By Steven Rosen-Originally published here January 7, 2014

“1982 was an important year for Black Sabbath. Ozzy Osbourne had been out of the picture for several years now and replacement Ronnie Dio was coming to the end of his tether. The band was heavily into drugs, bassist Geezer Butler had departed and then returned, and now the group was forced to find yet another singer. Tony Iommi looked back on all of these changes during this conversation, talking honestly and openly about who Black Sabbath was and how they came to do the things they had done. At the very end of this exchange he touches on the subject of Ian Gillan, the former Deep Purple singer who would become the band’s new frontman. Really, by this time, Sabbath, as everyone knew them – a heavy metal band fronted by a madman named Ozzy Osbourne – had long since ended. Here, the guitarist puts it all in focus.

Black Sabbath actually started out as a jazz band?

Yeah, jazz solos and jazzy blues. We were doing a lot of 12-bar blues/jazz. I used to have everybody play in a jazz style. It was a thing that we really enjoyed at that time, doing jazz. It was good because it gave me a lot of practice on playing faster runs jazz-style. And you know, it’s helped a lot really.

Did those jazz chops come in handy when you played with Jethro Tull for a short period? The music Ian Anderson was writing seems like it may have incorporated more of a jazzy feel than what Sabbath was doing.

Well, they up and asked me if I was interested in joining and I said, ‘Yeah.’ It sounded alright. We were doing blues and jazzy sorts of things. They were listening to all these guitar players about 400 guitar players or something. I was only with them for a while; we rehearsed and got everything ready for this show, the Rolling Stones Rock and Roll Circus. It just wasn’t right so I left. At first I thought it was great, the band was really good. But I didn’t want to go for a leader in the band which was Ian Anderson. I didn’t really agree with that. I left and Mick Abrahams joined.

Had you already damaged your fingers when you were in Tull?

Yeah, it was years ago. I did welding, electric welding. I did it one day when I had to work on this press, cut the metal and shape the metal before I welded it. Somebody else used to do it but I had to do it this day because he didn’t come into work. I set it up but it was a faulty switch or something and I just pulled them (fingertips) off. It just gripped them and it pulled the others off. So, it presented a problem with my playing. It was really strange because I was due to finish this job on that day. I was going to tour with this professional band and go to Germany to work for four or five months. When this happened, I sort of thought, ‘Well, that’s it, I can’t play with the band now because I’ve done that.’ I was really hurt. I was inspired again by some guy who had brought me a record of Django Reinhardt who only had two fingers. And I thought, ‘Christ, how can athat guy play like that with two fingers?’ And it really helped me because I used to listen to this guy and I used to think, ‘Well, if he could do it with just two fingers, shoot, I could do it.’

I had to start all over again. I have to wear things now to play (these custom plastic fingertip ends similar to thimbles) because it would just slice through me, you know, it’s so tender there, the nerve endings. It’s helped me in a way because I use my little finger a lot.

You’ve long been considered the architect of a certain kind of sound and feel – heavy metal guitar. Did you have in your mind a conscious idea to create a specific tone, something that sounded sinister or dark?

---

The tasks:
1. Please pull out the lines of the records starting at the line that contains "Which is closest to evergreen" and ending at the line that contains "pixel 26 22", both included, and repeat them word for word.
2. Write what comes next in the Black Sabbath interview, picking up right after its final sentence.
The records below are unrelated to the Black Sabbath interview.

Material shown:
---

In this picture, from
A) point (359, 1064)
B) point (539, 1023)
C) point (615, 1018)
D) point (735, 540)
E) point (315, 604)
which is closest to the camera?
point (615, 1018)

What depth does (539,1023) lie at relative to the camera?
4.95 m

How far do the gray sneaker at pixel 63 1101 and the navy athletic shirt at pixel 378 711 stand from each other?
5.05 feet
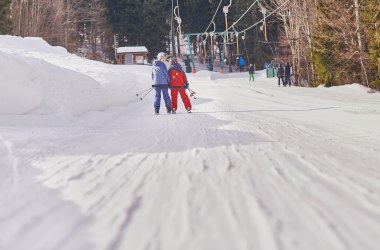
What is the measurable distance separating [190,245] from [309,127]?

---

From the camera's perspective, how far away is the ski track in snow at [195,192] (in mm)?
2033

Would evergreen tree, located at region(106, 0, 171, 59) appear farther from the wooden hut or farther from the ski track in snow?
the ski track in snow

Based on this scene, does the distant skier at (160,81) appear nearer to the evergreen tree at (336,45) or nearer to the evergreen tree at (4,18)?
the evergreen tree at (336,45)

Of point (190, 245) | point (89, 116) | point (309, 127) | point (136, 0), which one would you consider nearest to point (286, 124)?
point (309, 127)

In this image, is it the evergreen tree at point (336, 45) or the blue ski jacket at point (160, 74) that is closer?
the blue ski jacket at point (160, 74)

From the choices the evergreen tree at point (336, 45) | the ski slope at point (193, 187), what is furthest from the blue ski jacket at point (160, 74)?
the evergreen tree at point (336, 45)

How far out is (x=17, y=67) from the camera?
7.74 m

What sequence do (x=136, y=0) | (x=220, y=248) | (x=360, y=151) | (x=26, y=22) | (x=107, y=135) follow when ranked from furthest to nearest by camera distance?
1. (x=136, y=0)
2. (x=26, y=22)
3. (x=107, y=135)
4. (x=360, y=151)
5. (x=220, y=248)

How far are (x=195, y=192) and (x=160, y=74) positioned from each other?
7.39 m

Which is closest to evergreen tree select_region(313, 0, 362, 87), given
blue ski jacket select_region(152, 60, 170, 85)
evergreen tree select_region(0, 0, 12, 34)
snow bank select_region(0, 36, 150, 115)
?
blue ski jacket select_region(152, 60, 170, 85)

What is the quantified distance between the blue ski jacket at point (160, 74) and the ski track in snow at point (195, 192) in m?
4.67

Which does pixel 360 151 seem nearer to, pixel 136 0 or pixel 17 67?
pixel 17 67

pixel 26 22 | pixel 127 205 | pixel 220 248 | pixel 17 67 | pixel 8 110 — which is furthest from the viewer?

---

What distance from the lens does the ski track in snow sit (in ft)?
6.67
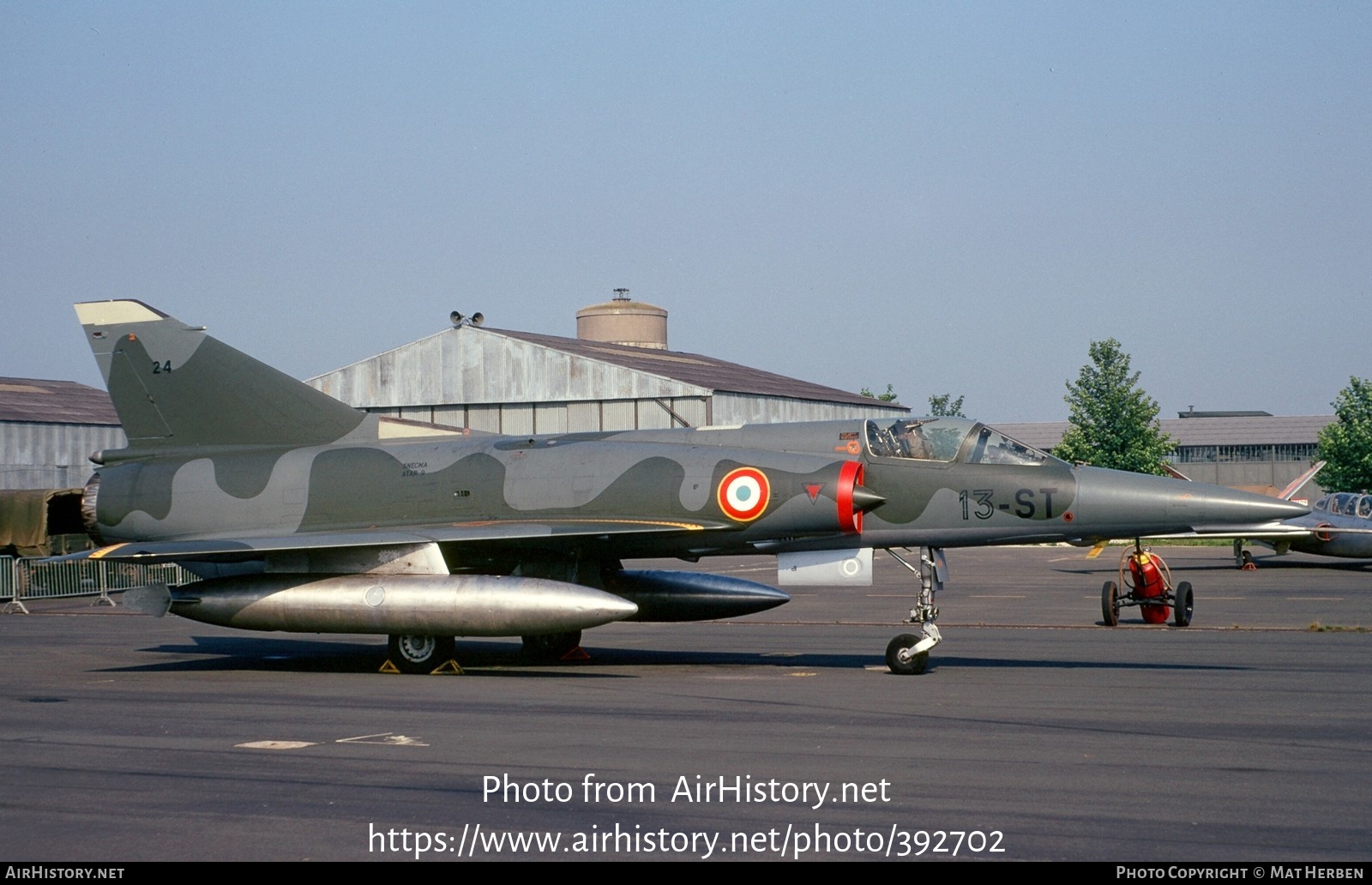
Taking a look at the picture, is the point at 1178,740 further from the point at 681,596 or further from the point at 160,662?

---

Final results:
1.
Which is closest to evergreen tree select_region(313, 0, 362, 87), given
blue ski jacket select_region(152, 60, 170, 85)
evergreen tree select_region(0, 0, 12, 34)
snow bank select_region(0, 36, 150, 115)
?
blue ski jacket select_region(152, 60, 170, 85)

What is the quantified distance between the blue ski jacket at point (160, 74) and the ski track in snow at point (195, 192) in m?
4.67

Which does pixel 360 151 seem nearer to, pixel 136 0 or pixel 17 67?
pixel 17 67

pixel 26 22 | pixel 127 205 | pixel 220 248 | pixel 17 67 | pixel 8 110 — which is furthest from the viewer?

2.
As I mentioned, when we first started, we used to play jazz and blues and we were just sort of like pushed into this. It’s just something that came out that was totally different at that time. We found that we were writing all these sort of doomy songs and the words were really meaningful. We’ve never been able to explain it. We just got in and rehearsed and we came up with something that happened to be ‘Black Sabbath.’ It’s really been a mystical thing.

Without Black Sabbath today, I don’t think music would be the same. I think that’s what Black Sabbath was all about, we presented some sort of music that wasn’t around. I don’t think you have your Soundgardens and Metallicas and various other bands out there. I think of us as being innovators. I couldn’t understand how different it was and we didn’t understand much about it except we liked it. It was an exciting time.

Birmingham, England, the city where Sabbath was from, was really a thriving musical town back then.

Yeah, there was a lot of bands. You’ve got the Moody Blues, Traffic, Led Zeppelin, ELO, and the Move.

Were you actually friends with these other bands? Would you meet and talk about the newest guitar lick you’d just come up with?

Actually the scene wasn’t quite like that then. But I mean, yes, I’ve got lots of friends from them. (Jeff) Beck is still one of my best friends. I still see him. We go out to eat a lot, we’re the best of friends. I still see Planty (Robert Plant) every now and again and when I do see him, we chat. Bonham was one of my friends as well. We spoke about playing and doing stuff together, doing side projects and things.

Do you remember the first time you saw Jimmy Page play?

It was probably in the Yardbirds, I think. I didn’t know that much of him and then I saw Bonham in town one day, going to the city. Bonham and Planty together and they said, ‘Oh, we formed this new band’ and I said, ‘Alright.’ And they said, ‘Led Zeppelin and we got Jimmy Page’ and I was like, ‘Alright, great.’ They said they were going to be touring and all sorts of things. Next thing you know, they’re way up there.

And now talk about the first time you met Ozzy.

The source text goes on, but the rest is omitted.